La nueva edición de Venecia de Casanova, a cargo de la joven editorial sevillana Athenaica, reúne más de un centenar de ilustraciones en color de una época, el siglo XVIII, en la que todavía, como avisa el autor desde la primera página, «lo peor que podía sucederle a un individuo no era la muerte»:
«Vivir sin dignidad, ser deshonrado, o gozar de poca estima entre la comunidad eran males mucho más temibles que el fallecimiento. Esto nos resulta extraño, habituados como estamos a comprobar la satisfacción de aquellos que viven en la deshonra, y la arrogancia con la que desafían la animadversión de las gentes, de la que incluso se ufanan».
—¿Hay una Venecia o, como quería Paul Morand, varias?
—A Venecia le pasa lo mismo que a los humanos, que en cada edad es la misma, pero distinta. Nada tiene que ver la Venecia bizantina con la oriental o con la de Napoleón. Sin embargo, todas ellas son Venecia. Somos nuestra memoria, tanto nosotros como las ciudades.

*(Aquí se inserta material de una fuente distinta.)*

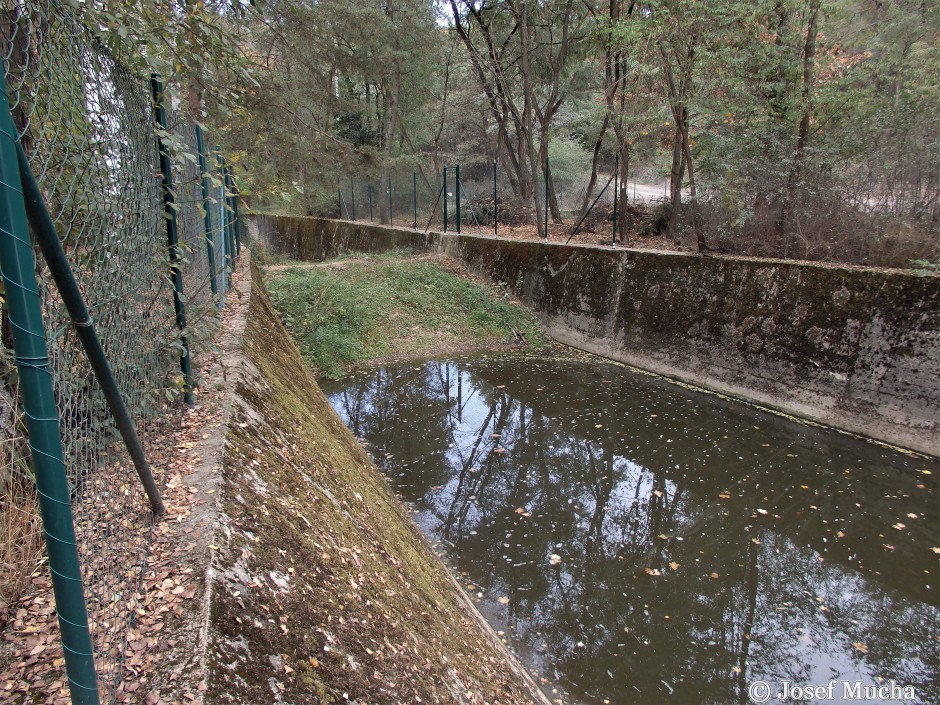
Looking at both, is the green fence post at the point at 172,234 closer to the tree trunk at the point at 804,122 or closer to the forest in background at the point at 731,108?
the forest in background at the point at 731,108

—¿Pertenece también Venecia a la geografía de la imaginación?
—Sin duda. Algunas ciudades son, por sí mismas, un prodigio de la imaginación. A Sevilla le sucede lo mismo: explicarlas por la lógica económica, como el París de Hausmann, no aclara nada.
—Lord Byron afirmó que Sintra era más bella que Venecia. ¿Exageraba?
—Lo hacía siempre. La frase no tiene sentido. Es como comparar manzanas y bolígrafos.
—¿Cuándo puede convertirse la decadencia en un hermoso espectáculo?
—Nunca. La decadencia es siempre espantosa para quienes la viven. Desde fuera podemos convertirla en una cursi película de Visconti, a sabiendas de que hemos eliminado todo el dolor, es decir, que mentimos.
—A la luz de lo políticamente correcto, ¿se hace Casanova un personaje insoportable?
—Para los políticamente correctos cualquier persona libre es insoportable. No toleran a los individuos, sino tan sólo a los militantes aborregados. Sin duda descabezarían a Casanova, o peor, cortarían más abajo.
—¿Venecia es la prueba de que las ciudades, como las personas, pueden transformarse en fantasmas?
—Sí, claro, ahí tiene usted el caso de Barcelona. Pero no es lo que sucede con Venecia, no se ha convertido en un fantasma sino en algo mucho peor, en un anciano que se empeña en bailar el rock ante un montón de aburridas muchachas.
—¿Decepcionan más las ciudades o las personas?
—Ni las unas ni las otras. Sólo decepcionan las figuras del espectáculo público, como las de la partitocracia. Los vendedores de esperanza que al final sólo buscaban llenarse los bolsillos.
—Barón Corvo, Lord Byron, Casanova, Morand, Mauricio Wiesenthal… ¿Rara vez convoca Venecia gente normal?
—¡Hombre, por Dios! Todos estos son gente normal y aún se ha dejado a Ruskin y a Proust, por ejemplo. Son normales, pero tienen una esquina del alma más afilada que los demás y diseccionan con mayor exactitud.
—En una de sus últimas columnas se mostraba políticamente desengañado. En los treinta años transcurridos desde la primera edición de este libro, ¿cuál ha sido el desengaño mayor?
—Hubo un momento, a finales de los ochenta, en que estaba persuadido de que España iba a formar parte, por fin, de Europa. Era un espejismo. Seguimos más cerca de Venezuela, México o Argentina, países estupendos, pero en los que no me gustaría vivir. Sus dirigentes son gente malévola.